Don’t know if South Korean/American artist Anna Park is from a divorced family. My computer seems to be hacked so I’m trying to change passwords and nothing is working quite right.

Some of her huge charcoal drawings came up on social media and I realized that her crowded images of people in various stages of mating reminded me of my impressions of people after my parents’ divorce in the 1970’s.

I found an article called “Meet Anna Park, The Artist Channeling Chaotic Energy Through Charcoal” from Interview Magazine. The article used a lot of words to explain the crowded, frenetic, black and white imagery, that I realize expressed how I felt. I was 14 so my views would have been related to being a teenager.

I have this theory that Children of Divorce don’t talk about how they felt because they didn’t have the words and there are so many others who want the feelings to not be spoken.

Here are the words from the article:

old rituals

strangers

crowded floor

constant motion

pandemonium

celebrations

social gathering

crescendo

euphoria

farcical

monstrous

flurry

frenzy

impermanence of the moment

party

unmasked

uninhibited

club

party scenes

overwhelming senations

reflected

energy

bombarded every day

Here’s a link to one of her images. Still don’t know how to insert pictures.

Thank you to Ella Huzenis for writing the article and giving me these words. And thank you to Anna Park for giving me the images.



Mental Illnesses of Children of Divorce

Someday Children of Divorce will be able to be treated for mental health conditions related to their childhood experiences. A wrong diagnosis which fits a psychologist’s personal needs just adds insult to injury and makes the C-PTSD much worse. It’s almost like being a silent victim of some sort of gang mentality. Omertà. Don’t talk about the crime.
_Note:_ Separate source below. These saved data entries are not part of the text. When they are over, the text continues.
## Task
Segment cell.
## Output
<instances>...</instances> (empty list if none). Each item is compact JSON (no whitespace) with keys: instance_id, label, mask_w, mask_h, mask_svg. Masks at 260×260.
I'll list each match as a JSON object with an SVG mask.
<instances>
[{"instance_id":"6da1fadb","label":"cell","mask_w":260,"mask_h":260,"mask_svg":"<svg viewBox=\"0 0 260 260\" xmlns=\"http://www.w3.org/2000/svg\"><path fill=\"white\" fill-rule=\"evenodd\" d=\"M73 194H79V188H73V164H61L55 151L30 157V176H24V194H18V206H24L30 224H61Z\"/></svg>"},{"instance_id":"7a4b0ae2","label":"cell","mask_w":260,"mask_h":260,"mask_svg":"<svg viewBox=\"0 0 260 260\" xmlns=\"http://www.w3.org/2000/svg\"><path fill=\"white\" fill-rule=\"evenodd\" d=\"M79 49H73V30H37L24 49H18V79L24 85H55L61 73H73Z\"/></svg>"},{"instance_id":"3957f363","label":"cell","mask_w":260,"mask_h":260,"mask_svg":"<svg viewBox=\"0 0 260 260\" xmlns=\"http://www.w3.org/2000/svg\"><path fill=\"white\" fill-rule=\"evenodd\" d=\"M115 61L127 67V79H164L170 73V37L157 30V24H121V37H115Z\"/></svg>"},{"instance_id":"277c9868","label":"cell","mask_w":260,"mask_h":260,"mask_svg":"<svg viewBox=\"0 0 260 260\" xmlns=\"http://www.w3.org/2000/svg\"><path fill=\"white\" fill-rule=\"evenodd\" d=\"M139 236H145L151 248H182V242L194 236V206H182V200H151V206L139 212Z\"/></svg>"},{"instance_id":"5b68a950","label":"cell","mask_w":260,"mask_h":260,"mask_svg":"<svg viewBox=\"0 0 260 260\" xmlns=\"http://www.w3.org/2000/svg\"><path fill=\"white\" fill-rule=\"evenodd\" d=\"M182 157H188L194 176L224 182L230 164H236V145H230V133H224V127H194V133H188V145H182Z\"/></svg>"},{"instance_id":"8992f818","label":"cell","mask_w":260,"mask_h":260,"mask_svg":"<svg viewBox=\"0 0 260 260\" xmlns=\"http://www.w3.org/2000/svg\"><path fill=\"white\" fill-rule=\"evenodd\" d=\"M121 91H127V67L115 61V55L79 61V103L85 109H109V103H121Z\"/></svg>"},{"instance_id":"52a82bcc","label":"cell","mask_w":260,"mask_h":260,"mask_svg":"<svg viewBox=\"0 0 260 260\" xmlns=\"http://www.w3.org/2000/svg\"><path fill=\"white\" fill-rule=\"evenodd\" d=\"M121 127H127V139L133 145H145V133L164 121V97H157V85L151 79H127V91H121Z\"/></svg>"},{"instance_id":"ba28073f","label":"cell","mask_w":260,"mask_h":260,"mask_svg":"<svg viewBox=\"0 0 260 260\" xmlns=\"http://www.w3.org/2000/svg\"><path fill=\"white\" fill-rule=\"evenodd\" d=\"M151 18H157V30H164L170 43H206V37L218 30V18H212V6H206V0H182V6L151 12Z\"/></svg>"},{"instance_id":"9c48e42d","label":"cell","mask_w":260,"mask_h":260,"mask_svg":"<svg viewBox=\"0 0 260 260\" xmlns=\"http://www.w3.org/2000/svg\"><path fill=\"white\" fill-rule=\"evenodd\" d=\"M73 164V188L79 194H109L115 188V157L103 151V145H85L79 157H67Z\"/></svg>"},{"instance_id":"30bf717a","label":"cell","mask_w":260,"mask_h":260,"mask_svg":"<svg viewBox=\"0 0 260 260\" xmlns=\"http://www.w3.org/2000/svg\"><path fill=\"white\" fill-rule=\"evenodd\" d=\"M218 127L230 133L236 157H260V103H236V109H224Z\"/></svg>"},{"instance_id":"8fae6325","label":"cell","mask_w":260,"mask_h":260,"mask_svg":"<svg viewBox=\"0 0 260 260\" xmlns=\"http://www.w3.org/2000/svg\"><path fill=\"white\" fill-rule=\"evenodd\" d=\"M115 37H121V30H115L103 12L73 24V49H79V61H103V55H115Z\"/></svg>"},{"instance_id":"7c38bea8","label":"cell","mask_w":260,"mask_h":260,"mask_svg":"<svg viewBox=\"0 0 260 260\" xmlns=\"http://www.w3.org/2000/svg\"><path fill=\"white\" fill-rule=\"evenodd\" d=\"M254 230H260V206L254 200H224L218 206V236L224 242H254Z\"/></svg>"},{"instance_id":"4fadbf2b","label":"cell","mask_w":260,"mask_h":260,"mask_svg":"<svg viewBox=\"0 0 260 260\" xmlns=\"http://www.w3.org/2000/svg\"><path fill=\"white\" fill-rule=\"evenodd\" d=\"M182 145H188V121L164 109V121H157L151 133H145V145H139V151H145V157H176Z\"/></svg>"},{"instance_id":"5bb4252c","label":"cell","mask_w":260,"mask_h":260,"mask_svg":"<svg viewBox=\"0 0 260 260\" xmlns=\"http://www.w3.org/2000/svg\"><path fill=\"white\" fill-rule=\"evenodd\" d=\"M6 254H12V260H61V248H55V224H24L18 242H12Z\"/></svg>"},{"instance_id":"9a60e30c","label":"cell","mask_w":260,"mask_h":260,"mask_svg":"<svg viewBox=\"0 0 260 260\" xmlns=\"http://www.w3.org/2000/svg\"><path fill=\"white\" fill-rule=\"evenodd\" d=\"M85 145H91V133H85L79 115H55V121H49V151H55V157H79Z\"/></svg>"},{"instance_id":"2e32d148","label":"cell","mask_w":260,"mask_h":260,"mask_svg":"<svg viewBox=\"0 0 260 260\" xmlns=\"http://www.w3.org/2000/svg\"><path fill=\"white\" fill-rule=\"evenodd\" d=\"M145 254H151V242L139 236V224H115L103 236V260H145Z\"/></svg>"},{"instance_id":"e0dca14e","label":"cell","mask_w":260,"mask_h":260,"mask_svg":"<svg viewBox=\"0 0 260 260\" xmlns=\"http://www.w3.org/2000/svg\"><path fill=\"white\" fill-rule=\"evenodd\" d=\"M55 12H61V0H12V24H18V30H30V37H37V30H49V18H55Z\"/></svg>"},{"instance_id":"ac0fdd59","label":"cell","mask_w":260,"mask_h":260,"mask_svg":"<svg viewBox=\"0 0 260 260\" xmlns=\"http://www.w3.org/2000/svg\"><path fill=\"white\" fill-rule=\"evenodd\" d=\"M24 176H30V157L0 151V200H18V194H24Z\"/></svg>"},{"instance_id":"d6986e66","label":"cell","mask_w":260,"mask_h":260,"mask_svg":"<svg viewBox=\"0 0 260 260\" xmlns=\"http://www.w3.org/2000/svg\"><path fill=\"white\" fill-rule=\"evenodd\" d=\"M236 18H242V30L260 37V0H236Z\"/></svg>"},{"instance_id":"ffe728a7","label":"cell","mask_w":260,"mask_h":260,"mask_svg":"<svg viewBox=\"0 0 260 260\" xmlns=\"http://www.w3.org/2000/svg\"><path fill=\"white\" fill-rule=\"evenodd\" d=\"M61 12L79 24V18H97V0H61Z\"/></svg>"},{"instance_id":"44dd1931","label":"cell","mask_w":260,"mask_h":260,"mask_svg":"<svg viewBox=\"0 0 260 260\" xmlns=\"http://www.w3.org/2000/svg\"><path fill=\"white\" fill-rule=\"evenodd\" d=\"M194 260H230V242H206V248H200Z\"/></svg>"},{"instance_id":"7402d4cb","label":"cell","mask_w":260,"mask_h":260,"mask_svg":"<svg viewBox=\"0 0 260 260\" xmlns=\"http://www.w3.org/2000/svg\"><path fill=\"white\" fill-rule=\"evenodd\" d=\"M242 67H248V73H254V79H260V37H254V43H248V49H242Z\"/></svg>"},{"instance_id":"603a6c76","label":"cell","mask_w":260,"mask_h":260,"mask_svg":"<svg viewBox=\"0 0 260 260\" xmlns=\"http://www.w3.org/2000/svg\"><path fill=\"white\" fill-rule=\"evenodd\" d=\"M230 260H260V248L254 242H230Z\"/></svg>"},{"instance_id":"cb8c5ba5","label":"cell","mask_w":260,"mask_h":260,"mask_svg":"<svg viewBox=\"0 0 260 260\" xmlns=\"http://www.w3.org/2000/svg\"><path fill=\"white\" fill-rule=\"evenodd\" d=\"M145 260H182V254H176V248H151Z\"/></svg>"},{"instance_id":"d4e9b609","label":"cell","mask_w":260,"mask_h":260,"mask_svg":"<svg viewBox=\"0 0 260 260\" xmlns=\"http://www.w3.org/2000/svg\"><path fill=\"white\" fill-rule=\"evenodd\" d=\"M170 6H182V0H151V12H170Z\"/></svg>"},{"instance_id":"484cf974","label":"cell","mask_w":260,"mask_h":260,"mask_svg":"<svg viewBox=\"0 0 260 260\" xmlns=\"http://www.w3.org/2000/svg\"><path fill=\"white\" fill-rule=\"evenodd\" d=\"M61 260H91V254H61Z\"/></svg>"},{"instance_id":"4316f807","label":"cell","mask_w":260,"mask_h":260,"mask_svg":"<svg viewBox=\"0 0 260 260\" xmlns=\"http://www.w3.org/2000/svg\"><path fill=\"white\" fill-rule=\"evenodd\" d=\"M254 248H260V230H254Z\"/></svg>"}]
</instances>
I have seen three examples of grown men from divorced families who I assume have Intermittent explosive disorder as adults. The first one I met had just been released from jail for going to a business and ripping the place apart. He even broke some windows. He said he had blacked out. Maybe he was drunk or high and just didn’t admit that part. He said that this was something that had happened before. It was bewildering because he was such a nice guy, otherwise. And another guy I knew did the same thing at his job. The same MO, bashing glass. Both were from divorced families.

Girls may be diagnosed as Borderline Personality Disorder because of the lack of trust and fear of abandonment. I’d say it’s internalization from watching your mother go on date after date after date and then trying to grow up in the meantime. Trying to defend one’s self from what will probably go wrong. I knew a girl in high school who probably had Borderline Personality Disorder. Her whole family was trying to help her, she had therapists and psychiatrists and it seemed as if there was no real stress in her life. Have never actually met a grown woman from divorce who was diagnosed as Borderline but did a project on this website of looking at the childhoods of actresses who were diagnosed and found that a lot of them came from divorce. Probably cutting is a big expression. When I was in high school I used to scratch my legs until they bled just so that I could feel the pain somewhere.

Girls also fly off into rages so are also probably vulnerable to developing Intermittent Explosive Disorder later on in their 20’s, etc. My step-sister and I didn’t talk for ten years. Then, probably when we were about 27 years old, I came home one day and she and her husband were standing in front of my house. (She always had a weird stalking thing going I think). Anyway, we went off and had a chat. Our big revelation was that, although as kids we were both very quiet and gentle, we had both developed this ability to fly off into rages that seemed to come from out of the blue. We both knew that it was the stress that we had gone through. I was in therapy and she refused. She was right. All those years of powerlessness and chaos and having to remain silent.

Many divorces probably happen as a result of one parent having a serious mental illness. I did once meet a Father who was being denied visitation because of his Bipolar diagnosis. He was totally desperate to see his children. And did know a woman with Bipolar who was denied visitation. And, after getting to know her, I can say that that was a good thing. The word “narcissism” probably gets thrown around a lot now in divorces as well.

Since Children of Divorce can’t be treated for trauma later on in life maybe the Courts’ ideas to deny children access to a parent is the correct remedy. But, there is a grief there that probably also won’t ever be addressed because of the magic rule not to mention the Big “D.” And that probably can’t be talked about either.



Single Mothers and Their Sons
September 3, 2021, 12:56 am
Filed under: Uncategorized

I have bad housing Karma and one of the worst set of people to live with or next to are single Mothers and their sons. Doesn’t matter if the son is a child or an adult but this is just a formula for bullying hell. Stereo goes all day because the bass I guess is a Father substitute. The adult sons are homeless and carless and always sneaking around. Pot and alcohol at center of everything. Really strong klan mentality. Somebody, please speak out. This is just damn ugly.